* [THE DATA]:
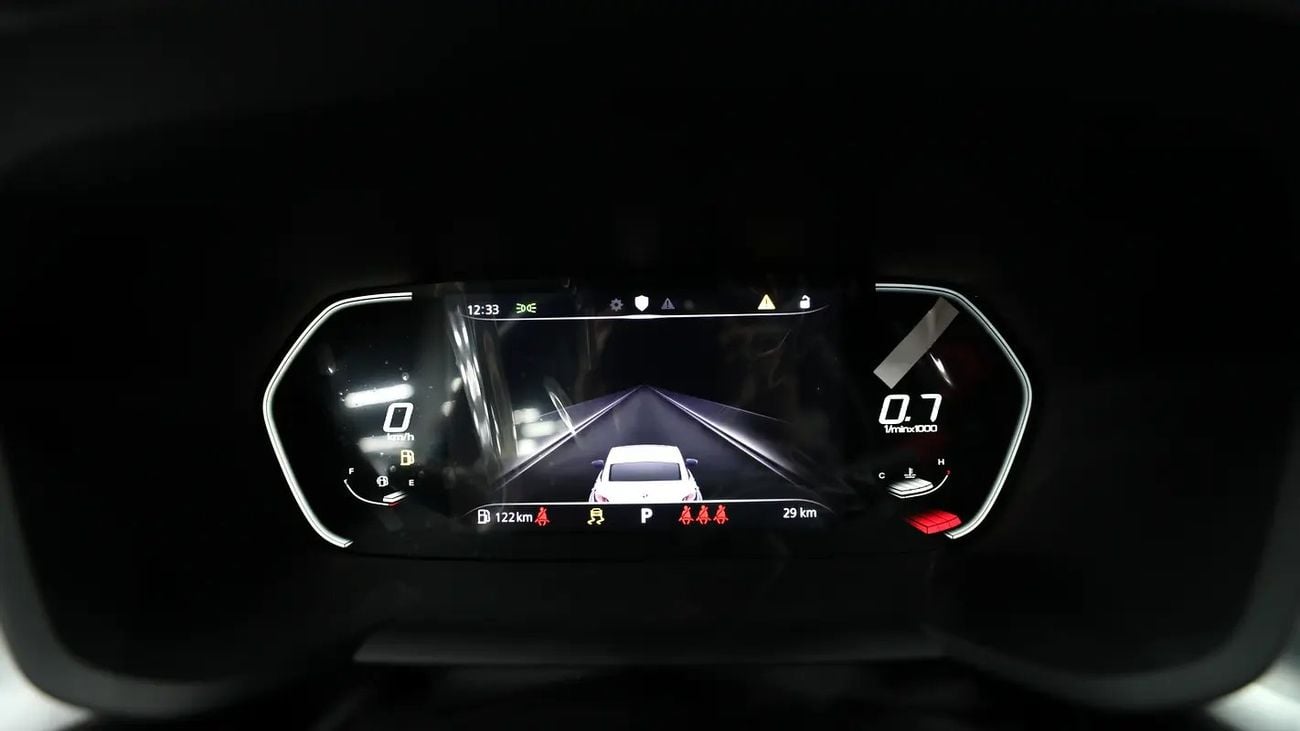 أم جي GT Brand Turbo | Sporty Sedan with Warranty | Ref MGGT2023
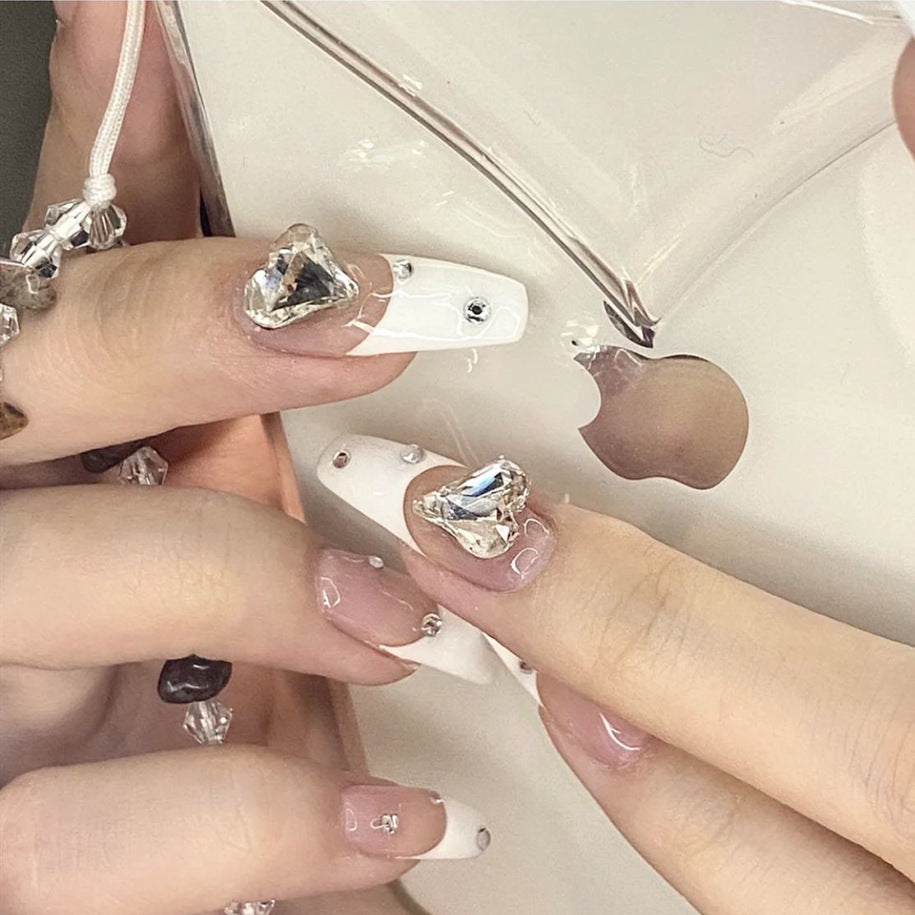 Artistic Sculpted Press-On Nails Acalora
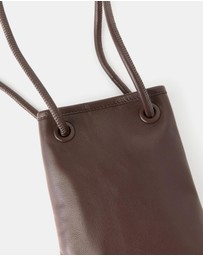 ARKET - Leather Crossbody Bag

* [TASK ITEM]:
Output each of the lines above exactly, apart from the images.

* [FINISHED EXERCISE]:
 أم جي GT Brand Turbo | Sporty Sedan with Warranty | Ref MGGT2023
 Artistic Sculpted Press-On Nails Acalora
 ARKET - Leather Crossbody Bag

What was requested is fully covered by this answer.